Dice el presidente –y los secretarios del presidente repiten, como un coro de tragedia griega– que, de no aplicarse el aumento a las gasolinas, habría que recortar los gastos a la salud pública y a la educación y a la cultura.
Dejar sin aulas a miles de niños, dejar al fresco a los enfermos y no en los hospitales, no comprar medicinas imprescindibles.
Pero es falso.
Los 200 mil millones de pesos del subsidio a las gasolinas son menores a los gastos personales de los políticos que el Estado paga con nuestros impuestos.
Menos guaruras y menos camionetas de lujo, menos viajes en primera clase y menos remodelaciones de la casa presidencial en Acapulco (van dos recientes, ordenadas por la esposa del presidente), y estancias en el extranjero del gabinete en hoteles de cinco estrellas, no de siete: ¿Qué tal recortar esas extravagancias, presidente?

- - -

* **LISTA DE TAREAS**:
1. Según el texto, ¿a cuánto asciende el subsidio a las gasolinas?
2. Indica si cada afirmación concuerda con el texto y cita las palabras que lo deciden: (a) Los secretarios del presidente repiten lo que él dice. (b) El presidente ordenó las remodelaciones de la casa presidencial en Acapulco. (c) El texto da por cierto que, sin el aumento, habría que recortar el gasto en salud pública.
3. Transcribe del texto todo lo que va desde "Dejar sin aulas" hasta "con nuestros impuestos.".

* **EXTRACTOS DE DATOS**:

- - -

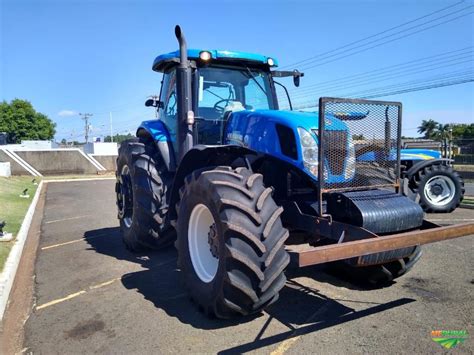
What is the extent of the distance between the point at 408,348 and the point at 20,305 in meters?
4.05

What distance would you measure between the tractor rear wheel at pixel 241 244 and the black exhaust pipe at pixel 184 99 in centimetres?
130

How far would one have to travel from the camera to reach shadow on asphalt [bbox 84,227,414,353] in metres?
3.78

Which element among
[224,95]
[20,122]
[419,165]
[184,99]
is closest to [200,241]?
[184,99]

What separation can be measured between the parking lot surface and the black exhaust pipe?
174 centimetres

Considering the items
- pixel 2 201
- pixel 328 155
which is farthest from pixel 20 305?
pixel 2 201

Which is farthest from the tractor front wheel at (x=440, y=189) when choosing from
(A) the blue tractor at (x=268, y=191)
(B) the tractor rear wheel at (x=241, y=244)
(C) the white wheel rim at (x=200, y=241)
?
(B) the tractor rear wheel at (x=241, y=244)

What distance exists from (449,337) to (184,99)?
3681mm

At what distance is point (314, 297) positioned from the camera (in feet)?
14.7

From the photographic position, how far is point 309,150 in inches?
157

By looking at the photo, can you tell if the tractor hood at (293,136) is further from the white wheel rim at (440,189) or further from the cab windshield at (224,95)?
the white wheel rim at (440,189)

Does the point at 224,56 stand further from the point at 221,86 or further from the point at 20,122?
the point at 20,122

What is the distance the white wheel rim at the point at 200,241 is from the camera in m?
4.24

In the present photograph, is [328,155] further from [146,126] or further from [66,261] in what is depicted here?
[66,261]

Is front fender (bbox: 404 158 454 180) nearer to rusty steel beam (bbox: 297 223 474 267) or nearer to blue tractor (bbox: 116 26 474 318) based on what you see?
blue tractor (bbox: 116 26 474 318)
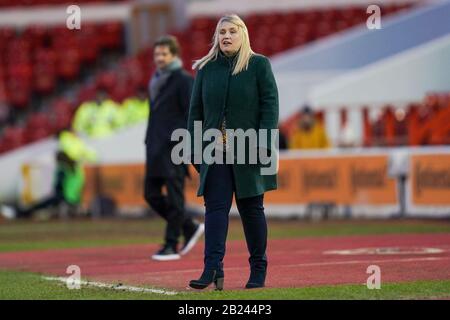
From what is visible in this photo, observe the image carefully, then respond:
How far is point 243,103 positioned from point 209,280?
1360mm

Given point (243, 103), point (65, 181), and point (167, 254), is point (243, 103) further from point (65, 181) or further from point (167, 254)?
point (65, 181)

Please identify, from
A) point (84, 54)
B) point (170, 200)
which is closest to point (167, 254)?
point (170, 200)

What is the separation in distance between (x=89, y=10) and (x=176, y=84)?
90.8ft

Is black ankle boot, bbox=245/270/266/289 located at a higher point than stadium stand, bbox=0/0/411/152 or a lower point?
lower

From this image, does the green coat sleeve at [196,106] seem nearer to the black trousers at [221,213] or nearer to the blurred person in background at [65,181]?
the black trousers at [221,213]

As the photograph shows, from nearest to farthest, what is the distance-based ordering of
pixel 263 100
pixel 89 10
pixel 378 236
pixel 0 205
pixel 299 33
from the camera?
1. pixel 263 100
2. pixel 378 236
3. pixel 0 205
4. pixel 299 33
5. pixel 89 10

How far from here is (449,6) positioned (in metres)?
29.2

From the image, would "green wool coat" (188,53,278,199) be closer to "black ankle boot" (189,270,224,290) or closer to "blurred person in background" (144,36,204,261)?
"black ankle boot" (189,270,224,290)

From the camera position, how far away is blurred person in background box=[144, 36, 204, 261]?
44.1ft

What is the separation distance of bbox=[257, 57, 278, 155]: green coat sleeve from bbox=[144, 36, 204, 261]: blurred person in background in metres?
3.77

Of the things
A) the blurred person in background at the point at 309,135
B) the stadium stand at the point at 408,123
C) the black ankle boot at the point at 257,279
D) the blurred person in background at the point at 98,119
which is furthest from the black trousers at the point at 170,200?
the blurred person in background at the point at 98,119

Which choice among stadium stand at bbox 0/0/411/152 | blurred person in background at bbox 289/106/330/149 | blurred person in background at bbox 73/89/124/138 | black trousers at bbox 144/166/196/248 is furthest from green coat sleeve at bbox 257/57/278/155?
stadium stand at bbox 0/0/411/152
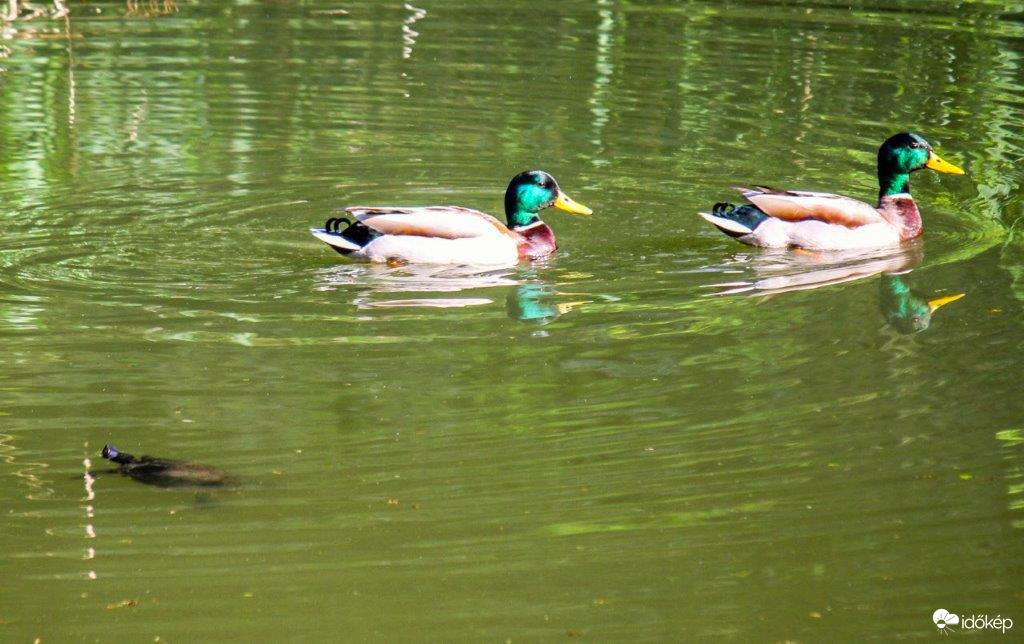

- - -

* **LISTA DE RESPUESTAS**:
1. A 200 mil millones de pesos.

2.
(a) Sí: "y los secretarios del presidente repiten, como un coro de tragedia griega".
(b) No: "ordenadas por la esposa del presidente".
(c) No: "Pero es falso."

3.
Dejar sin aulas a miles de niños, dejar al fresco a los enfermos y no en los hospitales, no comprar medicinas imprescindibles.
Pero es falso.
Los 200 mil millones de pesos del subsidio a las gasolinas son menores a los gastos personales de los políticos que el Estado paga con nuestros impuestos.